INPUT DATA:
--*--

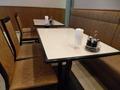 レストラン客席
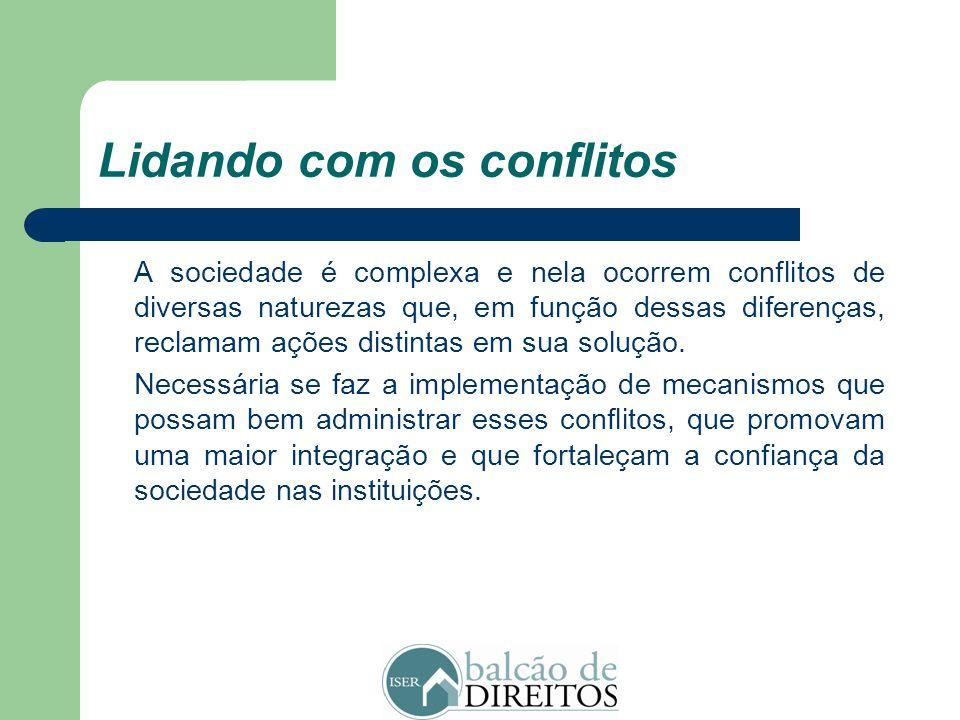 Lidando com os conflitos Os conflitos, em geral, se estabelecem quando duas ou mais pessoas percebem suas aspirações como incompatíveis. Em boa medida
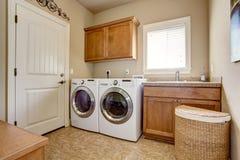 Waschküche mit Waschmaschine und Trockner stockbilder
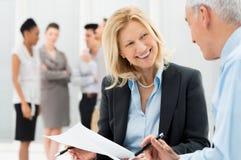 Бизнесмены обсуждая совместно Стоковое фото RF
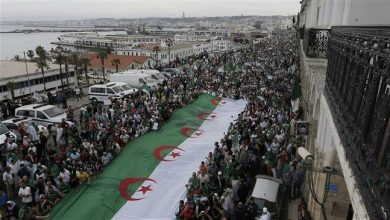 Photo of Mass protests continue in Algeria against presidential vote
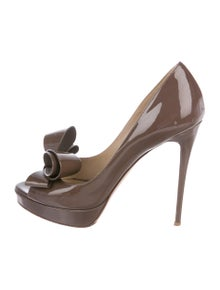 cb9a739a4886 Valentino Shoes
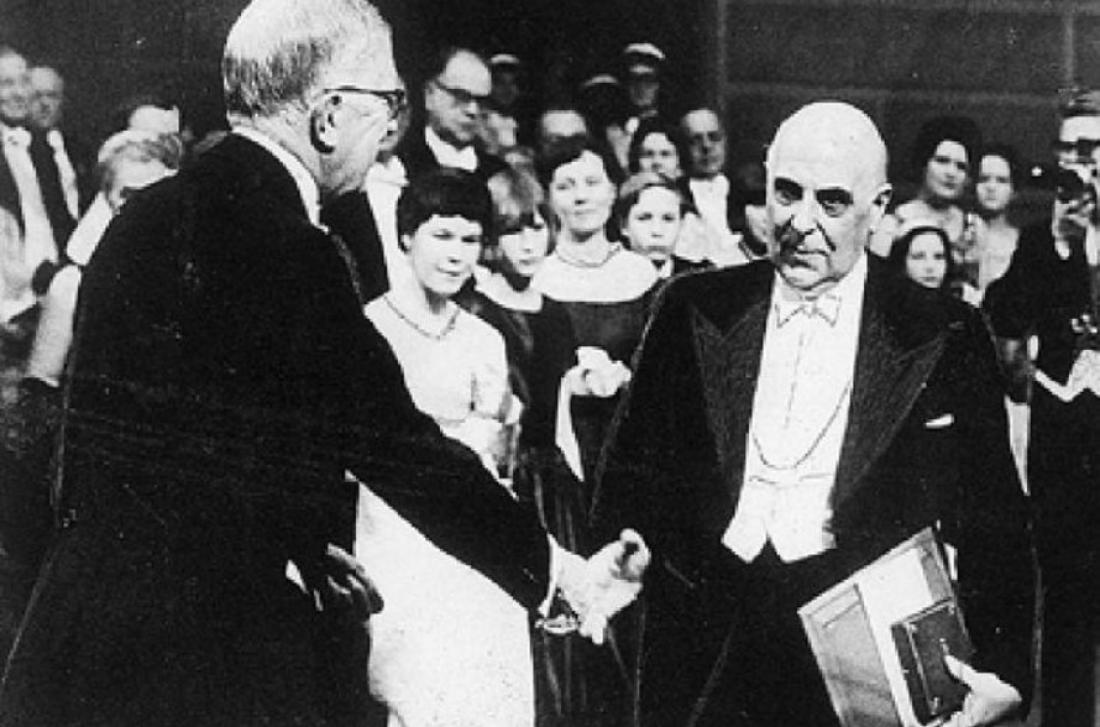 Σαν σήμερα 10 Δεκεμβρίου 1963 ο ποιητής Γιώργος Σεφέρης παίρνει το Νόμπελ Λογοτεχνίας
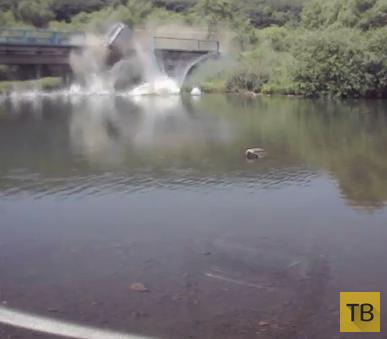 """Жесть!!! Погиб водитель... Микроавтобус """"Toyota Town Ace"""" упал с моста в реку, ДТП  у села Кроуновка, под г. Уссурийск, Приморский край"""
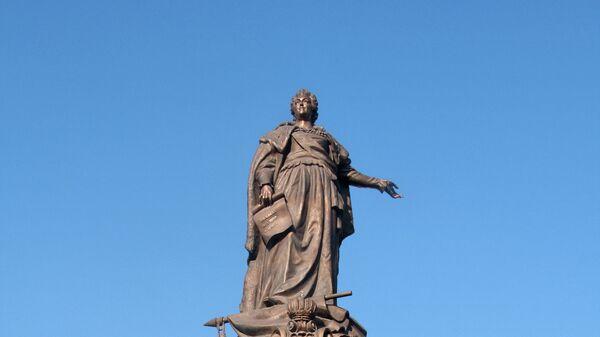 Памятник российской императрице Екатерине II – центральная фигура скульптурной композиции, изображающей основателей Одессы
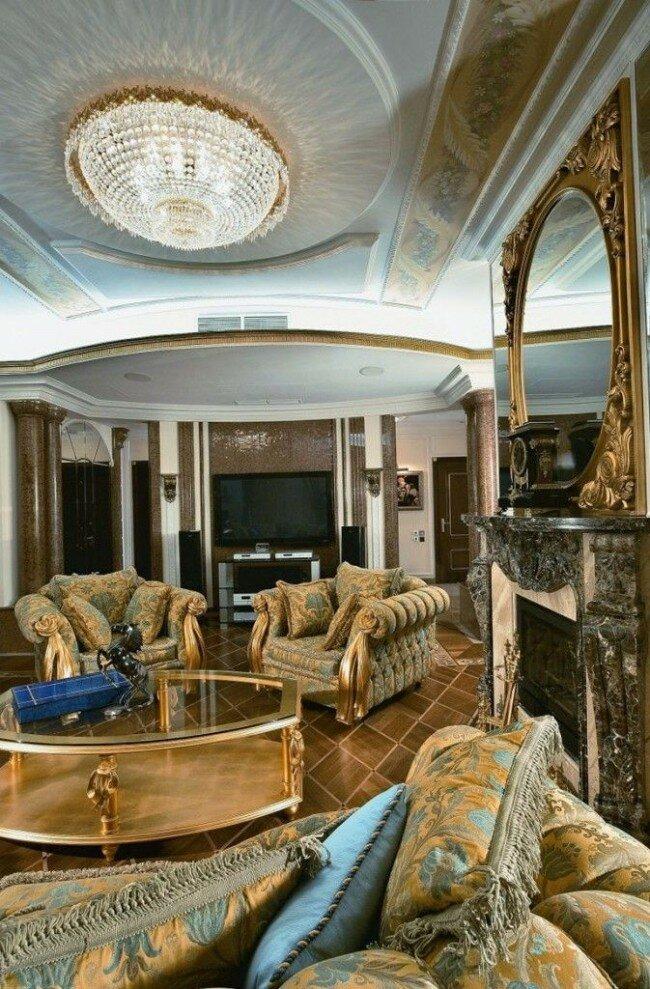 Золотисто-голубая мебель в готсиной в стилистике ампир на века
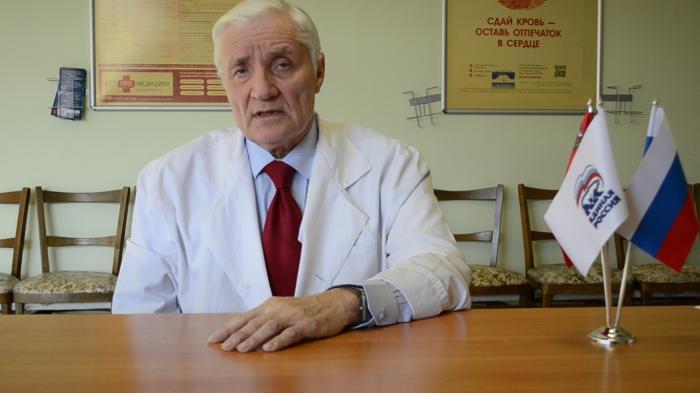 Сегодня, 25 августа свой день рождения отмечает заведующий отделением переливания крови Жуковской городской клинической больницы Александр Сергеевич Федоров.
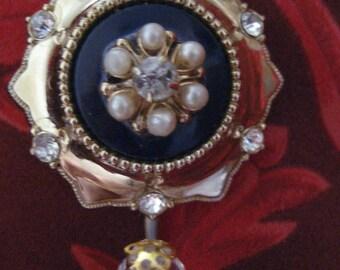 Magnetic Portuguese Knitting Pin Vintage Coro Round Star Goldtone metal Blue Sparkling rhinestones Pearl beads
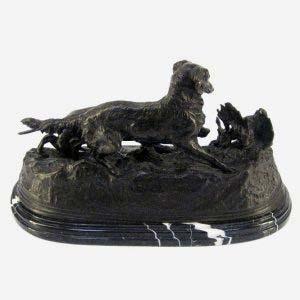 """Скульптурная группа """"Собаки на стойке"""" (авторское название «Собаки на стойке по куропатке: пойнтер Так и сеттер Сильфи»). Бронза, патинирование, мрамор. Европа, вторая половина ХХ века. По модели П. Ж. Мена. Максимальная высота: 26 см; размеры подиума: 46х22 см."""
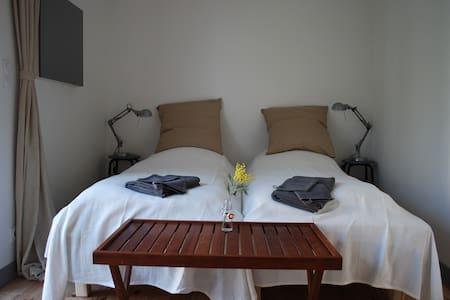 Chambre d'hôtes Escapad'Oc à Berlou - Berlou - Bed & Breakfast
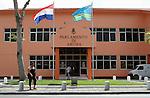 Foto: VidiPhoto..ORANJESTAD - Het parlementsgebouw van Aruba in Oranjestad. Op 1 januari 1986 werd Aruba afgescheiden van de Nederlandse Antillen en werd het een volkomen zelfstandig en autonoom land binnen het Koninkrijk der Nederlanden (status aparte): Aruba kreeg net als Nederland en de Nederlandse Antillen de hoedanigheid van volwaardig land binnen het Koninkrijk. De officiële talen zijn Nederlands en Papiaments. Op Aruba wordt een eigen spelling van het Papiaments gebruikt, die afwijkt van de spelling die Curaçao en Bonaire hanteren. Het staatshoofd is Koningin Beatrix, de gouverneur Fredis Refunjol en de minister-president Mike Eman (AVP). Bij de parlementsverkiezingen op 25 september 2009 behaalde AVP de absolute meerderheid met 12 van de 21 zetels. De MEP behaalde 8 en de PDR 1 zetel..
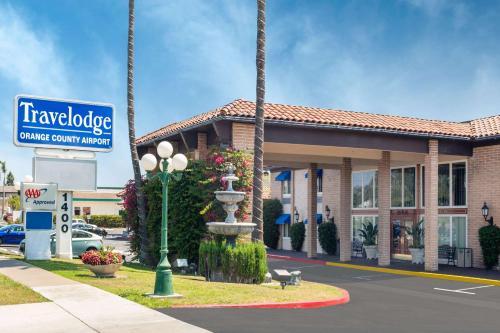 Travelodge Orange County Airport Photo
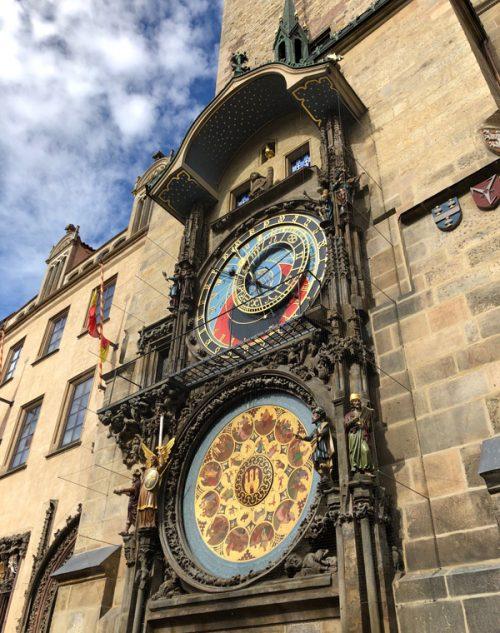 旧市庁舎の時計塔にある天文時計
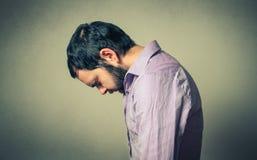 Deprimierter und durchdachter Mann Stockfotografie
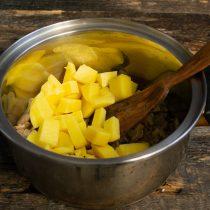 Картофель очищаем, режем кубиками, кладём в кастрюлю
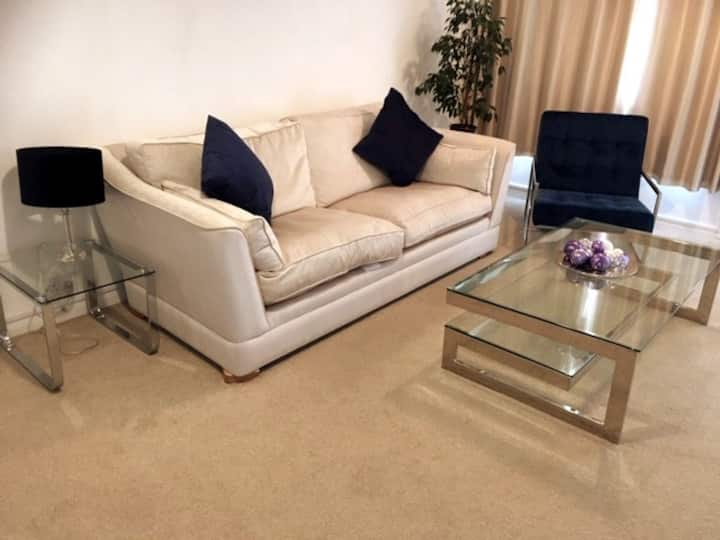 Stylish 2 bedroom house - long stays welcome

--*--

TO DO:
The lines to copy exactly start with the line above that has "Сегодня, 25 августа" and go on through the line that has "Magnetic Portuguese Knitting"; please include both, add nothing else, and omit the pictures.

EXERCISE ANSWER:
 Сегодня, 25 августа свой день рождения отмечает заведующий отделением переливания крови Жуковской городской клинической больницы Александр Сергеевич Федоров.
 Magnetic Portuguese Knitting Pin Vintage Coro Round Star Goldtone metal Blue Sparkling rhinestones Pearl beads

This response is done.